Freehand external ventricular drain (EVD) insertion is associated with a high rate of catheter misplacement. Image-guided EVD placement with neuronavigation or ultrasound has been proposed as a safer, more accurate alternative with potential to facilitate proper placement and reduce catheter malfunction risk. This study aimed to determine the impact of image-guided EVD placement on catheter tip position and drain functionality.

METHODS

This study is a secondary analysis of a data set from a prospective, multicenter study.
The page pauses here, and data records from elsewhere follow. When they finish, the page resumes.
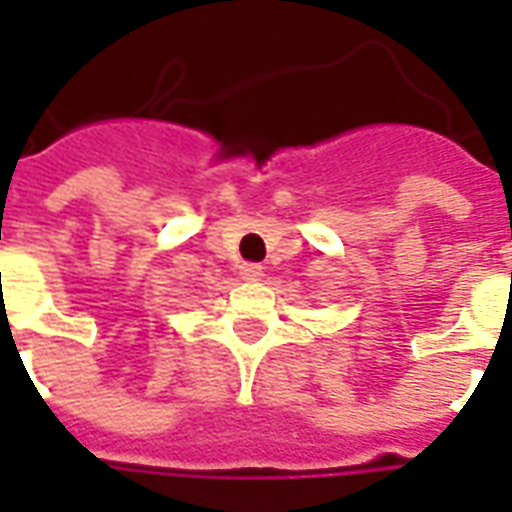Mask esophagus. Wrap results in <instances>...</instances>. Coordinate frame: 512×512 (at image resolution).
Listing matches in <instances>:
<instances>
[{"instance_id":"obj_1","label":"esophagus","mask_w":512,"mask_h":512,"mask_svg":"<svg viewBox=\"0 0 512 512\" xmlns=\"http://www.w3.org/2000/svg\"><path fill=\"white\" fill-rule=\"evenodd\" d=\"M241 273V279H247V281H257L260 276H263V265H257V263H244L239 268Z\"/></svg>"}]
</instances>
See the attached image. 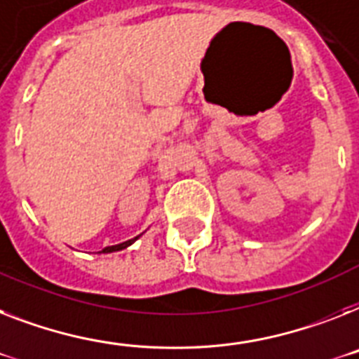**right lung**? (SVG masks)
<instances>
[{
	"mask_svg": "<svg viewBox=\"0 0 359 359\" xmlns=\"http://www.w3.org/2000/svg\"><path fill=\"white\" fill-rule=\"evenodd\" d=\"M140 236H136V238H133V240H129V241H123V243H118V245H112V247H104L103 250H101V252H116V250H123V249H127V247L129 245H133L134 241L138 240Z\"/></svg>",
	"mask_w": 359,
	"mask_h": 359,
	"instance_id": "add662e5",
	"label": "right lung"
}]
</instances>
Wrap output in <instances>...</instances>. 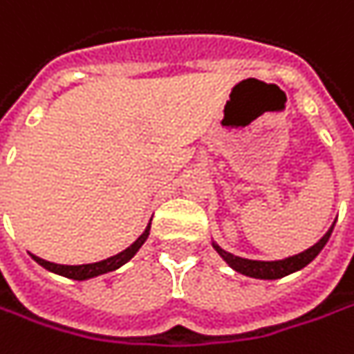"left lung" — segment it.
Here are the masks:
<instances>
[{"instance_id": "1", "label": "left lung", "mask_w": 354, "mask_h": 354, "mask_svg": "<svg viewBox=\"0 0 354 354\" xmlns=\"http://www.w3.org/2000/svg\"><path fill=\"white\" fill-rule=\"evenodd\" d=\"M333 227L310 249L299 253V255L289 257V259H283V261H251V259H243V257H235L231 255V253H227V251H223L217 243H213V247L229 263V267H233L237 273L253 277V279H281V277H287V274H291L295 271H299V269H303V267H307L310 261L323 251V247L327 245L328 237L333 233Z\"/></svg>"}]
</instances>
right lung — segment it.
Instances as JSON below:
<instances>
[{"instance_id":"obj_1","label":"right lung","mask_w":354,"mask_h":354,"mask_svg":"<svg viewBox=\"0 0 354 354\" xmlns=\"http://www.w3.org/2000/svg\"><path fill=\"white\" fill-rule=\"evenodd\" d=\"M149 229H151V223L147 225V229L143 231V235L137 239L133 245H129L125 251H121V253H117V255L109 257V259H105V261H99V263H89V265H57V263H49V261H45V259H39V257L33 255V259L45 267L47 271H51V273H57L63 274V277H67V279H75V281H85V279H91V277H97V274L103 273H109V271H115L119 269L121 265H125L129 259H131L139 249H141V245L147 241L149 237Z\"/></svg>"}]
</instances>
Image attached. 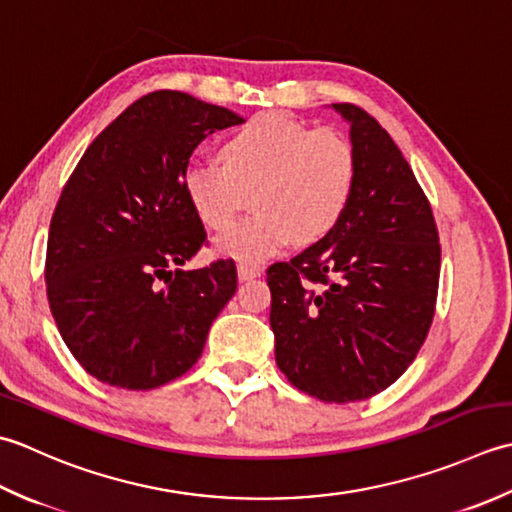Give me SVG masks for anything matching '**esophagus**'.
Instances as JSON below:
<instances>
[{"instance_id": "esophagus-1", "label": "esophagus", "mask_w": 512, "mask_h": 512, "mask_svg": "<svg viewBox=\"0 0 512 512\" xmlns=\"http://www.w3.org/2000/svg\"><path fill=\"white\" fill-rule=\"evenodd\" d=\"M256 276H260V269L258 267L245 265V263L238 265V280H243V283H245V280H252Z\"/></svg>"}]
</instances>
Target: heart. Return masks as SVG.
I'll list each match as a JSON object with an SVG mask.
<instances>
[{"label": "heart", "instance_id": "obj_1", "mask_svg": "<svg viewBox=\"0 0 512 512\" xmlns=\"http://www.w3.org/2000/svg\"><path fill=\"white\" fill-rule=\"evenodd\" d=\"M223 165H190L183 190L214 232H225L255 196L259 214L216 241L218 254L263 263L287 243H316L331 234L351 203L358 159L333 128H314L280 112H263L218 148Z\"/></svg>", "mask_w": 512, "mask_h": 512}]
</instances>
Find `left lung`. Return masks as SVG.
I'll return each instance as SVG.
<instances>
[{"label":"left lung","mask_w":512,"mask_h":512,"mask_svg":"<svg viewBox=\"0 0 512 512\" xmlns=\"http://www.w3.org/2000/svg\"><path fill=\"white\" fill-rule=\"evenodd\" d=\"M358 176L331 234L267 269L276 364L302 393L358 402L409 369L429 336L442 247L429 198L389 132L353 103Z\"/></svg>","instance_id":"obj_1"}]
</instances>
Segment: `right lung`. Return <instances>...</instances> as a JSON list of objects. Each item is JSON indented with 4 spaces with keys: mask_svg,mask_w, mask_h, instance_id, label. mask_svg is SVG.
I'll return each mask as SVG.
<instances>
[{
    "mask_svg": "<svg viewBox=\"0 0 512 512\" xmlns=\"http://www.w3.org/2000/svg\"><path fill=\"white\" fill-rule=\"evenodd\" d=\"M243 121L179 90L150 92L88 145L61 190L46 249L48 305L99 382L150 391L201 358L236 291V265L181 269L207 243L183 174L207 134Z\"/></svg>",
    "mask_w": 512,
    "mask_h": 512,
    "instance_id": "add662e5",
    "label": "right lung"
}]
</instances>
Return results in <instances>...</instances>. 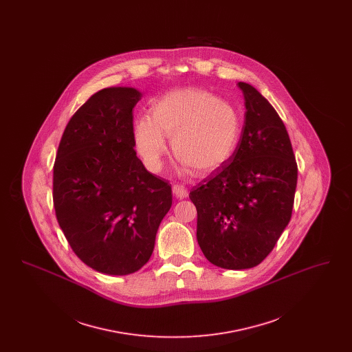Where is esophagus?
Segmentation results:
<instances>
[{
  "label": "esophagus",
  "instance_id": "34e87169",
  "mask_svg": "<svg viewBox=\"0 0 352 352\" xmlns=\"http://www.w3.org/2000/svg\"><path fill=\"white\" fill-rule=\"evenodd\" d=\"M173 194L175 195V198L178 199H184L188 197V191L187 188L182 186V184H174L173 186Z\"/></svg>",
  "mask_w": 352,
  "mask_h": 352
}]
</instances>
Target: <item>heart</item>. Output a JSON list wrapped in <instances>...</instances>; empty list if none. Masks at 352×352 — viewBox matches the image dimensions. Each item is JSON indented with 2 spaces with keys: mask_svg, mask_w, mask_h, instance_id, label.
<instances>
[{
  "mask_svg": "<svg viewBox=\"0 0 352 352\" xmlns=\"http://www.w3.org/2000/svg\"><path fill=\"white\" fill-rule=\"evenodd\" d=\"M243 121L231 102L199 88L168 92L151 105V116L133 126V144L145 168L158 173L171 151L182 166L203 175L226 165L239 146Z\"/></svg>",
  "mask_w": 352,
  "mask_h": 352,
  "instance_id": "b5f03b06",
  "label": "heart"
}]
</instances>
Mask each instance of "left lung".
<instances>
[{"label":"left lung","instance_id":"obj_1","mask_svg":"<svg viewBox=\"0 0 352 352\" xmlns=\"http://www.w3.org/2000/svg\"><path fill=\"white\" fill-rule=\"evenodd\" d=\"M234 157L190 191L198 212L197 239L206 258L224 269L258 265L292 218L298 168L276 109L251 84Z\"/></svg>","mask_w":352,"mask_h":352}]
</instances>
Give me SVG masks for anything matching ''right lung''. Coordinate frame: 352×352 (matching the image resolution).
<instances>
[{"label":"right lung","instance_id":"add662e5","mask_svg":"<svg viewBox=\"0 0 352 352\" xmlns=\"http://www.w3.org/2000/svg\"><path fill=\"white\" fill-rule=\"evenodd\" d=\"M141 92L104 88L69 118L54 164L52 199L72 251L89 268L125 276L151 258L171 207V184L151 174L133 144Z\"/></svg>","mask_w":352,"mask_h":352}]
</instances>
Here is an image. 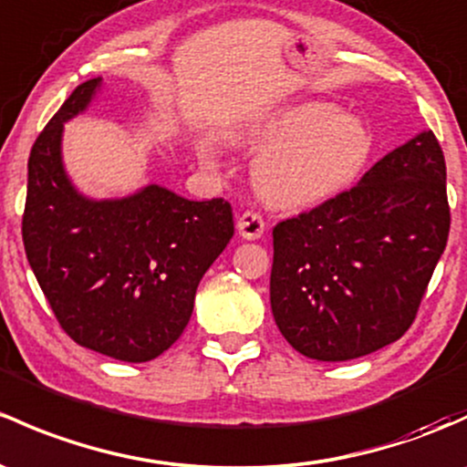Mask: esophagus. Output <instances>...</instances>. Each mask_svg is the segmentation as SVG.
<instances>
[{"mask_svg":"<svg viewBox=\"0 0 467 467\" xmlns=\"http://www.w3.org/2000/svg\"><path fill=\"white\" fill-rule=\"evenodd\" d=\"M237 230L244 239H259L266 230V223H264V217L254 210H246L237 217Z\"/></svg>","mask_w":467,"mask_h":467,"instance_id":"obj_1","label":"esophagus"}]
</instances>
Data were collated for EVD placements undertaken in the United Kingdom and Ireland from November 2014 to April 2015. In total, 21 large tertiary care academic medical centers were included.

RESULTS

Over the study period, 632 EVDs were inserted and 65.9% had tips lying free-floating in the CSF. Only 19.6% of insertions took place under image guidance. The use of image guidance did not significantly improve the position of the catheter tip on postoperative imaging, even when stratified by ventricular size. There was also no association between navigation use and drain blockage.

CONCLUSIONS

Image-guided EVD placement was not associated with an increased likelihood of achieving optimal catheter position or with a lower rate of catheter blockage. Educational efforts should aim to enhance surgeons’ ability to apply the technique correctly in cases of disturbed cerebral anatomy or small ventricles to reduce procedural risks and facilitate effective catheter positioning.